When Girls Want to Be Boys and Boys Want to Be Girls
They assume a new identity at school, take hormones to suppress puberty and dream about the day they can have radical surgery. One CAMH psychologist says he can stop the urge if he treats them early enough. His critics say the kids don’t need to be cured By Wendy Dennis
A play therapy room at CAMH
Image credit: Eamon MacMahon
Meghan* was four years old when she took a pair of scissors to her long blonde ringlets and hacked off half her hair. When Diane asked her daughter why she would do such a thing, Meghan said she wanted to be a boy. Diane, who is a home care nurse, didn’t think much of the incident at the time. Meghan was a tomboy, and most of her friends were male. “I just thought she wanted to look like her friends,” she says.
On the first day of junior kindergarten, Meghan refused to go to school. Diane had dressed her in a flowery purple jumpsuit, and Meghan said everyone would laugh at her. Again, Diane shrugged it off. “I guess, looking back, those were warning signals,” she says, “but I just let it go.

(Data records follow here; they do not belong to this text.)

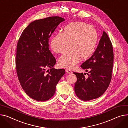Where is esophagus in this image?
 <instances>
[{"mask_svg": "<svg viewBox=\"0 0 128 128\" xmlns=\"http://www.w3.org/2000/svg\"><path fill=\"white\" fill-rule=\"evenodd\" d=\"M65 71L67 74H72V72L70 70H68V69H66L65 70Z\"/></svg>", "mask_w": 128, "mask_h": 128, "instance_id": "esophagus-1", "label": "esophagus"}]
</instances>
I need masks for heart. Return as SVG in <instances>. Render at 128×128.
Wrapping results in <instances>:
<instances>
[{
    "label": "heart",
    "mask_w": 128,
    "mask_h": 128,
    "mask_svg": "<svg viewBox=\"0 0 128 128\" xmlns=\"http://www.w3.org/2000/svg\"><path fill=\"white\" fill-rule=\"evenodd\" d=\"M98 40L96 30L84 22H72L64 27L50 42V46L56 54H63L68 46L70 48L58 60L62 67L72 68L78 63L80 58L86 60L94 52Z\"/></svg>",
    "instance_id": "1"
}]
</instances>
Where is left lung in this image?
<instances>
[{"label":"left lung","instance_id":"1","mask_svg":"<svg viewBox=\"0 0 128 128\" xmlns=\"http://www.w3.org/2000/svg\"><path fill=\"white\" fill-rule=\"evenodd\" d=\"M113 61L112 42L104 31L93 55L81 65L88 72V77H85L83 73L74 72L76 76L74 88L76 96L82 100L89 101L102 95L111 80Z\"/></svg>","mask_w":128,"mask_h":128}]
</instances>
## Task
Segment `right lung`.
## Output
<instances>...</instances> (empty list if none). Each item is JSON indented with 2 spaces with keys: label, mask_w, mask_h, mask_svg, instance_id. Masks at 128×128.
Returning a JSON list of instances; mask_svg holds the SVG:
<instances>
[{
  "label": "right lung",
  "mask_w": 128,
  "mask_h": 128,
  "mask_svg": "<svg viewBox=\"0 0 128 128\" xmlns=\"http://www.w3.org/2000/svg\"><path fill=\"white\" fill-rule=\"evenodd\" d=\"M64 20L61 17L52 16L33 21L23 31L18 41L17 74L22 89L34 100L45 101L52 98L65 74L64 69L54 68L56 60L48 44L49 38ZM48 68L49 71L46 70Z\"/></svg>",
  "instance_id": "1"
}]
</instances>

I’m a feminist. I thought, More power to you. No dolls. No stereotypical roles.”
Meghan loved sports, and until Grade 2, she played baseball with the boys. Then the teams were divided by sex. She went to her first practice, took one look around, and refused to play. “But you’ll be the best kid on the team,” said Diane. “I’m not playing,” said Meghan. “Girls can’t play baseball.”

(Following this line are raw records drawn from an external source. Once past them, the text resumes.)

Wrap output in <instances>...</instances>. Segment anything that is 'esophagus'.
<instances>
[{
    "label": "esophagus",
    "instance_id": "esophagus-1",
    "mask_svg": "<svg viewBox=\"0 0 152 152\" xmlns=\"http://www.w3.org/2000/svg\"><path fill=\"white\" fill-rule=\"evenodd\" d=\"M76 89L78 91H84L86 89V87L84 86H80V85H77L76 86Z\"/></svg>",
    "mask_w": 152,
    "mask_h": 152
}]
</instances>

Despite these isolated incidents, Diane considered her first-born child happy and well adjusted. Meghan had friends in the east-end apartment building where they lived at the time. She had good grades, and her teachers reported that her peers looked up to her. Nothing worried Diane enough to seek professional help. The year Meghan turned seven, however, she became sullen and withdrawn. When Diane asked her what was wrong, she replied frustratedly that she didn’t know. Diane attributed her daughter’s moody silence to the fact that she and Meghan’s father had split up that fall. He’d left town soon after, and had little contact with Meghan or her sister, Amy, who was four years younger. Diane’s relationship with her husband had been verbally and emotionally abusive. Some nights, he had come home in a drunken rage, screaming and breaking dishes, and Meghan had awakened sobbing, begging her father to stop, desperate to help her mom. The turmoil at home, and her father’s departure, seemed a plausible explanation for Meghan’s behaviour.
Diane assumed Meghan’s anger would subside; instead, it went nuclear. If Diane simply asked her to turn off the TV and go to bed, Meghan would erupt in rage. She began threatening Amy. The spring of her Grade 7 year, when she was 12 years old, Meghan locked herself in her basement bedroom and refused to go to school.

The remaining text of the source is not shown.